Most single-domain RL fine-tuning for large language models improves the target domain but often degrades others. This paper's core insight is that such interference is not necessarily a diffuse, full-model phenomenon: updates are sparse and small in magnitude, yet they act on shared active computation routes where a low-dimensional conflict subspace concentrates cross-domain harm. That localization makes selective, low-cost recovery possible.
Key Findings
-
Sparse, route-focused updates. The authors show single-domain RL produces sparse, small-magnitude parameter edits with weak overlap among the top-changed neurons; different domains nonetheless share active computation routes. So what? Interference depends more on which computation routes are activated and how updates project onto those routes than on wholesale gradient alignment across the whole model.
-
Local perturbation theory and the second-order damage term.

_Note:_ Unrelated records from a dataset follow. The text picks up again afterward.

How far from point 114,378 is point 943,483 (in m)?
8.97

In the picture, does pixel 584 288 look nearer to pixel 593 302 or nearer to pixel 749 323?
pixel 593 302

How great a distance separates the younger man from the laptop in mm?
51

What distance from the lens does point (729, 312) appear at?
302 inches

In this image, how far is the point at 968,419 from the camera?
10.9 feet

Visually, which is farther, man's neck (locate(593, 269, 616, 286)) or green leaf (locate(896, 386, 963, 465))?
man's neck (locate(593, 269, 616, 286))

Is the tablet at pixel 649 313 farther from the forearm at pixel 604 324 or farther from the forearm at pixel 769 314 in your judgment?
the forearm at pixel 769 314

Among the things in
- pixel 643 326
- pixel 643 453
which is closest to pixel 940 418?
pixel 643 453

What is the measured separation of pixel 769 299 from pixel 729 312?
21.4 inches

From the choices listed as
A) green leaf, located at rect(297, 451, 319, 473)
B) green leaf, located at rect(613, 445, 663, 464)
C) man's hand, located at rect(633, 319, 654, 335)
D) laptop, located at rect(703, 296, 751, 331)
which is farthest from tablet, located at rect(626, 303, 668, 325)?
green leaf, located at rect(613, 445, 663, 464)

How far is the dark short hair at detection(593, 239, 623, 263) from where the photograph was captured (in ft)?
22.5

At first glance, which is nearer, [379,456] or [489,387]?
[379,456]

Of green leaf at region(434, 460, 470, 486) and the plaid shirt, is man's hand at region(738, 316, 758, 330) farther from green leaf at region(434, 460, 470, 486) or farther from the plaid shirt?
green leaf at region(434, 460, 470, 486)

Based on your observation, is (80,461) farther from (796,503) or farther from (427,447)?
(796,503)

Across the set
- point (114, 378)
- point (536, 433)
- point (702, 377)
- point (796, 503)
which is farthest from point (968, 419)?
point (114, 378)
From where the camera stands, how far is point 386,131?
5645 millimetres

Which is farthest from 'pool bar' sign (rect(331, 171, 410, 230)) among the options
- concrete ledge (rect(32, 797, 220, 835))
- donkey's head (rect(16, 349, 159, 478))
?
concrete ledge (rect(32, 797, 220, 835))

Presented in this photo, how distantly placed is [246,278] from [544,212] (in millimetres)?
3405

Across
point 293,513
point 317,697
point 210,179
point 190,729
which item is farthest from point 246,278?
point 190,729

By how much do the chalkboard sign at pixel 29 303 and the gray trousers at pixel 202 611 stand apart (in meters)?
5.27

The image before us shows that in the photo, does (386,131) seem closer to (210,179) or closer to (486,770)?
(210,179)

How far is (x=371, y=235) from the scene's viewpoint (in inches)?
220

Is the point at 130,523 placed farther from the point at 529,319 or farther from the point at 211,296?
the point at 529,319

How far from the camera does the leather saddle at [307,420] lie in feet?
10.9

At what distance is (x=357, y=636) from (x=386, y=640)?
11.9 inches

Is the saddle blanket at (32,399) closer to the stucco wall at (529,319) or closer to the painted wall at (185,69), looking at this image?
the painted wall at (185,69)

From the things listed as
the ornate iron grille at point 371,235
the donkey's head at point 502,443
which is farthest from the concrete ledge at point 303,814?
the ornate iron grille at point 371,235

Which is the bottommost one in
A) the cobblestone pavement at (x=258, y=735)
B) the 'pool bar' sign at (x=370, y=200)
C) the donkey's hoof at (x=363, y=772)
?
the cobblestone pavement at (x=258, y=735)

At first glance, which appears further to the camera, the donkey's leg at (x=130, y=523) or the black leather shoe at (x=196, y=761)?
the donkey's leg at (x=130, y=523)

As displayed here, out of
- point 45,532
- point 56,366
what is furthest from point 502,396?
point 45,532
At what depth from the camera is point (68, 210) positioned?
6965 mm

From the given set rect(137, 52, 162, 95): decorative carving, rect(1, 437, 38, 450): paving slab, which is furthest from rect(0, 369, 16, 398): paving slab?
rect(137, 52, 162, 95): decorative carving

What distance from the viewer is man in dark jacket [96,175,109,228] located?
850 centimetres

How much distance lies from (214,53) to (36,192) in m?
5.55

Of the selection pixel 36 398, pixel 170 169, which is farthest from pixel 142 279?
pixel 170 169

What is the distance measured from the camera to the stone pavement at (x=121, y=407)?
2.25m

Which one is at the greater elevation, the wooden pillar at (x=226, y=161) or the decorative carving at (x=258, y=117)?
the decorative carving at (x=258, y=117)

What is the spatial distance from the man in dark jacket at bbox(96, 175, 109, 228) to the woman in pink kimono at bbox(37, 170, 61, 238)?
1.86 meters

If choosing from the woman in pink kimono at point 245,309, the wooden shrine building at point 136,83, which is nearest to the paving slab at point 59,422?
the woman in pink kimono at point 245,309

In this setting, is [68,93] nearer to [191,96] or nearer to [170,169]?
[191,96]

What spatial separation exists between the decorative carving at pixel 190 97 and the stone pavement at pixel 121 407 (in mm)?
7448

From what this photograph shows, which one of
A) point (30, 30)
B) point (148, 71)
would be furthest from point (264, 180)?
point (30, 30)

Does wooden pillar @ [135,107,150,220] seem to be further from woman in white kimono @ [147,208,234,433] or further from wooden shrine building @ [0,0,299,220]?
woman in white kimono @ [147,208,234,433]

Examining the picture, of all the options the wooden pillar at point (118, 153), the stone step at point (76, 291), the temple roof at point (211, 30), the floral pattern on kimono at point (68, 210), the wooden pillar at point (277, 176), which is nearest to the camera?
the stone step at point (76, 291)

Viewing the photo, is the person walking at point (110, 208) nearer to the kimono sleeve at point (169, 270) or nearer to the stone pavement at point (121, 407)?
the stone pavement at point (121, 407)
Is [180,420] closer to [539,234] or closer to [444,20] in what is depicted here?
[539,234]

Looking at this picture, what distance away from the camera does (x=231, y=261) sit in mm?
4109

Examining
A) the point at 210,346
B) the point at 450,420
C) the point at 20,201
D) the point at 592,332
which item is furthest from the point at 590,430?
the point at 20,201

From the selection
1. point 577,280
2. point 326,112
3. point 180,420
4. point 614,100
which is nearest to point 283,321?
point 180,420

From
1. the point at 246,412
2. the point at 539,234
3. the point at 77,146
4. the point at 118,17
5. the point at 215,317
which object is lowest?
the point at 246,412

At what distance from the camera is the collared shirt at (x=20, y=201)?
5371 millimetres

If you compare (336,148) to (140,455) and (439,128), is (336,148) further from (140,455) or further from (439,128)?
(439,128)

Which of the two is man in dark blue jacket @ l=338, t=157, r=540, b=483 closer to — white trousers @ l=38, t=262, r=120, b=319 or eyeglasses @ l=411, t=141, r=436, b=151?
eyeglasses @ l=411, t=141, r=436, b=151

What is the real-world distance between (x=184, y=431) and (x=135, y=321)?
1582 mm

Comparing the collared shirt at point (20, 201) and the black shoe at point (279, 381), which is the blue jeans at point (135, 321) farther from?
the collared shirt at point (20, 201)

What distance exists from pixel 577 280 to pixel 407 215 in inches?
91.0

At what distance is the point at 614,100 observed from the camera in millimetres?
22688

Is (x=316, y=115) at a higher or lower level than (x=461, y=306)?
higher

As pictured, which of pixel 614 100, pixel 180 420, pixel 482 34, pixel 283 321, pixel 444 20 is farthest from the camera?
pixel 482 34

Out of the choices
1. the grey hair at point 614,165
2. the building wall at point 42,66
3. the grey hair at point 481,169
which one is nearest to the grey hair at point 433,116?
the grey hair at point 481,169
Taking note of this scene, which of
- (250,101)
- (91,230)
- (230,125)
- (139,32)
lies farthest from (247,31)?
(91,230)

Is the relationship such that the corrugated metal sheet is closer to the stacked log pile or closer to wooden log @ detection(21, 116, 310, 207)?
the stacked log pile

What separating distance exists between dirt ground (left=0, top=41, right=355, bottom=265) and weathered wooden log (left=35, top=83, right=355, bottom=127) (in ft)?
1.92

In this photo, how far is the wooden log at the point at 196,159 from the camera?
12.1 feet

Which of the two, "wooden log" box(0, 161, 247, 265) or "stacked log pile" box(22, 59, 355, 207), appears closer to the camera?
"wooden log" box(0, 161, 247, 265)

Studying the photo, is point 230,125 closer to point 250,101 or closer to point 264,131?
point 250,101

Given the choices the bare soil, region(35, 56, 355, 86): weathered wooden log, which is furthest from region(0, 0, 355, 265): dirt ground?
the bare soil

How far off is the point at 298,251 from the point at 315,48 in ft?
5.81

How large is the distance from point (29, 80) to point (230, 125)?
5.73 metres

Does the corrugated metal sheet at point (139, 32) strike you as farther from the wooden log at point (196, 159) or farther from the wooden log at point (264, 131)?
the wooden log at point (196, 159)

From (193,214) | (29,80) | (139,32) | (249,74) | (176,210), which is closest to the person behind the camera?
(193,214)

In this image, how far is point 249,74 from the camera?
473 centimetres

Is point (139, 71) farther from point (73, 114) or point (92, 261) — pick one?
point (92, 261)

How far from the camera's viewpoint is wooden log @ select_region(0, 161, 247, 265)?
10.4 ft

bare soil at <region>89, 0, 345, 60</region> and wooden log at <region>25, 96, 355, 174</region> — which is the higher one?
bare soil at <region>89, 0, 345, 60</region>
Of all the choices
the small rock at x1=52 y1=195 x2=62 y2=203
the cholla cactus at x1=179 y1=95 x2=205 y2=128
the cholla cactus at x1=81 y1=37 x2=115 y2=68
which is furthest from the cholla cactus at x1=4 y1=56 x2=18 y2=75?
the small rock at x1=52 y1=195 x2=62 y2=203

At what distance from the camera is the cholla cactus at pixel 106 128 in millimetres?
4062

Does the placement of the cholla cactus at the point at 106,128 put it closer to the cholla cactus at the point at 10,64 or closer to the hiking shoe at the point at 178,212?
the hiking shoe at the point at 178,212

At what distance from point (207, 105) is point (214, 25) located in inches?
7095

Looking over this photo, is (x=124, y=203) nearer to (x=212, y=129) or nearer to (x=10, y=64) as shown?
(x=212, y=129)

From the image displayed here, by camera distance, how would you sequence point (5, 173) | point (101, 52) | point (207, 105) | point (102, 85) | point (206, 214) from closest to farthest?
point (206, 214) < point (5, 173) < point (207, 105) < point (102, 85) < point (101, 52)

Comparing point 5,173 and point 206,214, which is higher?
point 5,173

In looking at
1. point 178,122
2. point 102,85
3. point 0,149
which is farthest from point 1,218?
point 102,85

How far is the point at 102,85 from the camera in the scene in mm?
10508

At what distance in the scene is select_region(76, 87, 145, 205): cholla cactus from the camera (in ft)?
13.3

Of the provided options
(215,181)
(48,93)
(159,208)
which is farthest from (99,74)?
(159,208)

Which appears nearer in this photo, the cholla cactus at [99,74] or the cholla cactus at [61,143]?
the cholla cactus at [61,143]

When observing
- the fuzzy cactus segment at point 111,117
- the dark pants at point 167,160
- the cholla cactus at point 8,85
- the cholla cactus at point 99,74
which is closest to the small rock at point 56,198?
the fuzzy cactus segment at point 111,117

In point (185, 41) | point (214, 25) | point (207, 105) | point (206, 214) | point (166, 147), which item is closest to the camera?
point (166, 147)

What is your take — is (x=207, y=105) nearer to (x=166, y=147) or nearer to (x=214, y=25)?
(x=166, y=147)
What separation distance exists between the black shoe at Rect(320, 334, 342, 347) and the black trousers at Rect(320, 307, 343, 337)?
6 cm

Under a local perturbation model the dominant harm from later-domain training to an earlier domain arises from a second-order damage term that, given the observed sparsity, concentrates in a low-dimensional shared conflict subspace. So what? Theoretical framing explains why focused interventions (not full rollback) can be effective.
-
Empirical, inexpensive recovery. A short domain-specific "Re-Math" refresh after the sequence Code → Math → QA → CW restored Math performance from 57.66 to 66.04 while largely preserving other domains, improving the overall average to 66.39. So what? Brief, targeted retraining can recover lost capability without expensive full-model re-training.
-
Training-free, sparse rollback evidence. A training-free rollback applied on a sparse proxy conflict coordinate set for the Math–QA pair partially restored Math, providing direct proxy-level evidence that damage is localized and addressable without full retraining.
Who It's For & Trade-offs
Great fit if you are an ML researcher or model maintainer investigating RLHF/multi-domain fine-tuning, want mechanistic explanations for cross-domain failure modes, or need low-cost repair strategies for deployed LLMs. Look elsewhere if your primary failure mode is dense, large-magnitude catastrophic forgetting across the entire parameter space or if you cannot observe/identify neuron-level activations or active computation routes — the proposed methods rely on route-sparsity assumptions and probes that may be harder to apply on very different architectures or opaque production stacks.
Methodological notes
The paper combines empirical probing (route/activity analysis and sparse coordinate interventions) with a theoretical local-perturbation model that formalizes damage as a second-order term concentrated on shared active routes. The combination of proof and targeted empirical interventions gives practical guidance: identify conflict coordinates or run a short domain refresh to contract harmful components in the conflict subspace before resorting to large-scale retraining.